De même, le portail va permettre l’accès à de nouvelles et importantes réformes dont, surtout, la suppression et la simplification des autorisations administratives en les remplaçant par des cahiers des charges et d’introduire des délais précis pour les services et autorisations administratives, conformément au décret gouvernemental n° 2018-417 relatif aux activités économiques soumises à autorisation.
Il contribuera, également, à l’harmonisation du cadre réglementaire des marchés publics pour répondre aux spécificités du secteur numérique, favorisant ainsi une meilleure adaptation aux besoins des entreprises et des citoyens.
C’est dire que cette nouvelle réforme, décalée de quelques mois, va permettre de réaliser beaucoup d’objectifs visant à servir les intérêts du citoyen, stimuler l’investissement, favoriser une véritable relance économique et lutter plus efficacement contre la corruption.
Au cours de ce récent Conseil de ministres, la Cheffe du gouvernement, visiblement contrariée, elle aussi, par le retard mis pour mettre en pratique ce qui a été décidé quelques mois auparavant, a insisté sur le rôle de cette transition dans l’amélioration de la qualité des services aux citoyens et aux entreprises, l’efficacité du travail administratif, ainsi que la compétitivité de la Tunisie aux niveaux régional et international. «La digitalisation complète de l’administration est fondamentale et nécessaire ; ce n’est pas une option, mais une nécessité», a-t-elle affirmé, en appelant à donner la priorité absolue aux projets qui touchent directement l’intérêt du citoyen, de l’investisseur et de l’entreprise.
Ces propos illustrent l’importance de cette transformation devenue plus que nécessaire et la volonté politique de se mettre sur orbite pour s’adapter aux nouvelles avancées technologiques dans ce domaine sensible qui concernera, dans un proche avenir, tous les secteurs.

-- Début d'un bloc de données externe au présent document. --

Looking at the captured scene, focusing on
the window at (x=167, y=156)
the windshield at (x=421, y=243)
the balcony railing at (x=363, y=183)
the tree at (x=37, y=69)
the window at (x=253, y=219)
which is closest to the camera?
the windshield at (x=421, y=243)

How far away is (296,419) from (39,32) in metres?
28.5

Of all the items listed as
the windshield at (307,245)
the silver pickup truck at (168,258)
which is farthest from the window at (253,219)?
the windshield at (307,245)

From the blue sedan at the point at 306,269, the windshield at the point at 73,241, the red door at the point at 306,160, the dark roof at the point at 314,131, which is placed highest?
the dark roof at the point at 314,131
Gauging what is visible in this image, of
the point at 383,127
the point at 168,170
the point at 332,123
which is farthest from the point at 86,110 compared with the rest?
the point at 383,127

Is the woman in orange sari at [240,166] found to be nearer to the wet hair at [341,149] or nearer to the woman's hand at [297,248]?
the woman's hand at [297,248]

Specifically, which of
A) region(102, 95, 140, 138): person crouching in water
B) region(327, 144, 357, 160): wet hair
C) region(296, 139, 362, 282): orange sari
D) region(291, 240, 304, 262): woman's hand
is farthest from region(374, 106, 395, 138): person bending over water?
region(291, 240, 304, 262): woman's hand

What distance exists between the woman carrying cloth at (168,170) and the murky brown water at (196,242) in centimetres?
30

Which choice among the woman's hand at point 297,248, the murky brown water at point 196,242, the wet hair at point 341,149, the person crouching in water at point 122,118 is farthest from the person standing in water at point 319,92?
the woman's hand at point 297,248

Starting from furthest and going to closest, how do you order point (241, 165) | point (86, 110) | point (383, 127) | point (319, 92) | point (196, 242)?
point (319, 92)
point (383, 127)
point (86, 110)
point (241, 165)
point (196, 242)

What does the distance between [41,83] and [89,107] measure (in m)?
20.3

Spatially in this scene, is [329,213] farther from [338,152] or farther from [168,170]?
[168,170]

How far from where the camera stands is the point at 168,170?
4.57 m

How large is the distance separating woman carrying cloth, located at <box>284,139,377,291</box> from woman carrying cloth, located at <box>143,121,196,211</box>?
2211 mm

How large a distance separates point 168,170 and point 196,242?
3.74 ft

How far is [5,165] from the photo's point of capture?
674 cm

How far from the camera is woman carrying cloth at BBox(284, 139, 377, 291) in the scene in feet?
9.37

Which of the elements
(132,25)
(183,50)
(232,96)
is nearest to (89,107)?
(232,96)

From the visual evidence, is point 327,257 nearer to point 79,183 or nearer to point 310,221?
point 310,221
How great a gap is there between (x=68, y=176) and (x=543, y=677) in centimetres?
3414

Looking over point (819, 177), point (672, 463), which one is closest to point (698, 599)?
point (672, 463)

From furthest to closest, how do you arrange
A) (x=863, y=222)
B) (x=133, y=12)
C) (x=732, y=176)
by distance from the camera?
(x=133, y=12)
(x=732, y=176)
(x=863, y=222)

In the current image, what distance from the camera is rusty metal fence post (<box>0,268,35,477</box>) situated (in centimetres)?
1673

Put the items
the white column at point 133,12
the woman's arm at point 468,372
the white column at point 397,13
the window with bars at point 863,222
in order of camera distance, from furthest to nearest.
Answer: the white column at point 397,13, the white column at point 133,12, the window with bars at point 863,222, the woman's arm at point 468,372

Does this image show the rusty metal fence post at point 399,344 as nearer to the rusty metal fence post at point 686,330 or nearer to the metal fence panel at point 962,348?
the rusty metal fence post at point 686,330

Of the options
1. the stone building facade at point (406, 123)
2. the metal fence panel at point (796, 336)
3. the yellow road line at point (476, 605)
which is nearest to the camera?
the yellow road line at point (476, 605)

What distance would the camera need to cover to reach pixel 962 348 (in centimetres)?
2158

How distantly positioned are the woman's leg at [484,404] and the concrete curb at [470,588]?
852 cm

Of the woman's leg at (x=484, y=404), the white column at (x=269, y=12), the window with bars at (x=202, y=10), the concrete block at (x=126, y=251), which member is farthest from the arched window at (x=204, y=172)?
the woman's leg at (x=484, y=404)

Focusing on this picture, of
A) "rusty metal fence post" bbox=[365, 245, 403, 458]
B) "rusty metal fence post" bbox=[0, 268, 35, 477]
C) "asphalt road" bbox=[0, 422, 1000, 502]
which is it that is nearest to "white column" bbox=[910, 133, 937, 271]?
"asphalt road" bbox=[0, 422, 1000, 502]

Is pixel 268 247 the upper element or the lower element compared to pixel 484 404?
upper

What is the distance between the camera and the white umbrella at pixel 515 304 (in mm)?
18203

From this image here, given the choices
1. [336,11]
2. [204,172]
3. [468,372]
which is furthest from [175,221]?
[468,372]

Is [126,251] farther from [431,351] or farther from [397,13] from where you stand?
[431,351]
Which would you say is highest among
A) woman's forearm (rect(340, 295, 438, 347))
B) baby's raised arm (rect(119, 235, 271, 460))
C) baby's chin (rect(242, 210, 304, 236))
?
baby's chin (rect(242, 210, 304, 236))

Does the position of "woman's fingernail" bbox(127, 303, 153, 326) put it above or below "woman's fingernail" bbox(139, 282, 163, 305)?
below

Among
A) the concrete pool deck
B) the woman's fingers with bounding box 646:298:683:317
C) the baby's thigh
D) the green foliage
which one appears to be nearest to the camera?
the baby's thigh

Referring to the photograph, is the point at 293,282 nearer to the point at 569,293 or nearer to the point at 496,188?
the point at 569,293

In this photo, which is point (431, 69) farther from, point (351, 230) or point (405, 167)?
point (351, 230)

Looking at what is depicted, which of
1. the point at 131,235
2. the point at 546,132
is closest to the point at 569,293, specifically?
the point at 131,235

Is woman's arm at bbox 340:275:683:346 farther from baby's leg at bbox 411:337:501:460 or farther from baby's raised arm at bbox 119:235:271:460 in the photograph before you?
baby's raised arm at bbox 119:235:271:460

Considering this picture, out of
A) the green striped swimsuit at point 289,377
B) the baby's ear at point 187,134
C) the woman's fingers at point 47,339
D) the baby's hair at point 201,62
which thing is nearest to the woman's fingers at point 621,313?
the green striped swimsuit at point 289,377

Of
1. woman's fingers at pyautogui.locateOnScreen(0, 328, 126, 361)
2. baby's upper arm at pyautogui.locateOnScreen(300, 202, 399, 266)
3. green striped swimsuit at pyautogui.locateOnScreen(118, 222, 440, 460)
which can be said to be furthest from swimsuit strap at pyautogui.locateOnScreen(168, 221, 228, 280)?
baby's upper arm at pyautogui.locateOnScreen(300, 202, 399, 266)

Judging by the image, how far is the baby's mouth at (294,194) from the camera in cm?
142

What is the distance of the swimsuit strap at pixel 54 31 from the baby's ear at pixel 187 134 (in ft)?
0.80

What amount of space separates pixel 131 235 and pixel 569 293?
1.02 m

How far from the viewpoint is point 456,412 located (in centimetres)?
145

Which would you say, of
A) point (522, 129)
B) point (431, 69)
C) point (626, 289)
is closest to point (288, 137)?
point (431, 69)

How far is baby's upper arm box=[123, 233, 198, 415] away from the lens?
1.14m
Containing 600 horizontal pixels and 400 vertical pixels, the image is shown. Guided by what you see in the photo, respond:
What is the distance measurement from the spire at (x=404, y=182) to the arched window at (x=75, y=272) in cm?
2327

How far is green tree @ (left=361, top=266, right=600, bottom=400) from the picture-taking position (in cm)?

Ce qui compte, finalement, c’est de voir toute l’administration adhérer rapidement à cette inévitable digitalisation. Souvent, les réformes mettent du temps, sans aucune raison, pour passer au mode exécutoire, et cette fois-ci, c’est le gouvernement qui donne l’exemple et qui insiste pour voir cette transformation numérique se généraliser dès les premières heures de la mise en place de ce portail sans tergiversations et sans perte de temps.